In the mid to late 80’s, women wore shirts, dresses, and jackets with padding sewn into the shoulders. What was that fashion trend about? Were we trying to puff ourselves up to look bigger, stronger, and more capable?
Did the women’s fashion industry know that our super-computing subconscious minds jump to conclusions based on visual cues. Were we imitating puffer fish with our big hair and shoulder pads?
While working women power dressed and set out to smash glass ceilings, I sat in a lecture hall and listened to a Psychology professor explain the differences between Type A and B personalities.
You’ve surely heard?
Type A is efficient, competitive, organized, timely, ambitious…and impatient.
Type B is laid back, reflective, patient, and…relaxed.
Hare/Tortoise? Business Tycoon/Artist? Fast/Slow? Success/Failure?
What I don’t remember learning was that labeling A/B behaviors was initiated by two cardiologists who studied the relationship between stress and heart disease.
Can you guess which personality traits many of their patients displayed?
If my instructor told us that A/B traits run on a continuum—and we all contain a mish-mash of both traits—I wasn’t paying attention.
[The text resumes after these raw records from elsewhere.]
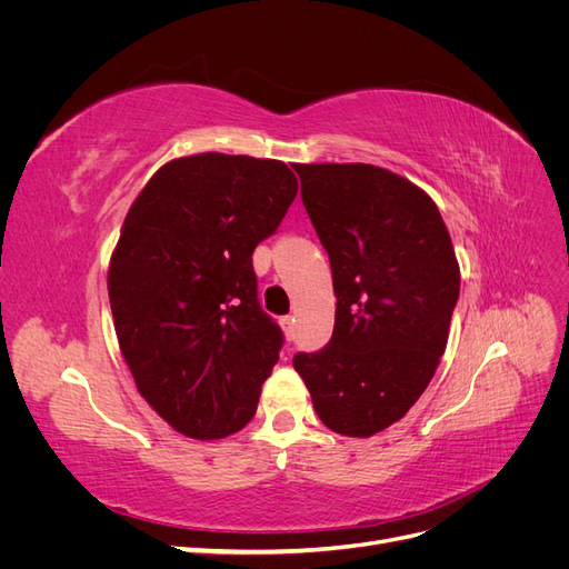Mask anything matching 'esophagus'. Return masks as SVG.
<instances>
[{"mask_svg":"<svg viewBox=\"0 0 569 569\" xmlns=\"http://www.w3.org/2000/svg\"><path fill=\"white\" fill-rule=\"evenodd\" d=\"M295 325H297L295 316H284V318H280V327H282V332H284V337H287L289 341L295 339Z\"/></svg>","mask_w":569,"mask_h":569,"instance_id":"esophagus-1","label":"esophagus"}]
</instances>
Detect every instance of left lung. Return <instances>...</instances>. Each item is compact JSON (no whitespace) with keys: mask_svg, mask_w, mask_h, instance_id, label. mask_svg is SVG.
<instances>
[{"mask_svg":"<svg viewBox=\"0 0 569 569\" xmlns=\"http://www.w3.org/2000/svg\"><path fill=\"white\" fill-rule=\"evenodd\" d=\"M301 199L330 256L335 332L297 353L318 418L372 437L416 403L446 351L460 268L437 203L370 163H297Z\"/></svg>","mask_w":569,"mask_h":569,"instance_id":"1","label":"left lung"}]
</instances>
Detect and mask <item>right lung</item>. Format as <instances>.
I'll return each mask as SVG.
<instances>
[{
	"label": "right lung",
	"instance_id": "obj_1",
	"mask_svg": "<svg viewBox=\"0 0 569 569\" xmlns=\"http://www.w3.org/2000/svg\"><path fill=\"white\" fill-rule=\"evenodd\" d=\"M299 192L274 159L206 151L161 166L109 263L120 353L176 432L211 441L256 412L282 330L258 303L251 253Z\"/></svg>",
	"mask_w": 569,
	"mask_h": 569
}]
</instances>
To my young mind, people were an A or a B.
Do you identify with one or the other?
Back then, I raised my hand for A.
Many of my role models exhibited, executed and touted type A behaviors.
In contrast, my Grandma Mabel fell as close as one could get to the letter B—like a dropped cherry at the trunk of its mother tree. The sweet woman with curly black hair made dolls out of dried apples, fiddled endlessly with her instamatic camera, and aggravated my father’s type A tendencies while we waited for her to get in the car. On holidays when Grandma Mabel attended church with us, we always ended up in the balcony or basement.
Don’t be like Grandma Mabel was never spoken, but clearly heard.
I believed As stood on mountain tops while Bs snoozed at the base.
Interestingly, the A I once thought I should be hid many of my B traits.
B is Beautiful—patient, kind, creative and mellow. Oh—and less likely to have a heart attack—if you believe the study.
ABBA-Knowing Me, Knowing You is the best we can do.
Unlearning (breaking-up) is never easy to do, but sometimes we gotta let go of who we thought we were to become the best of who we are.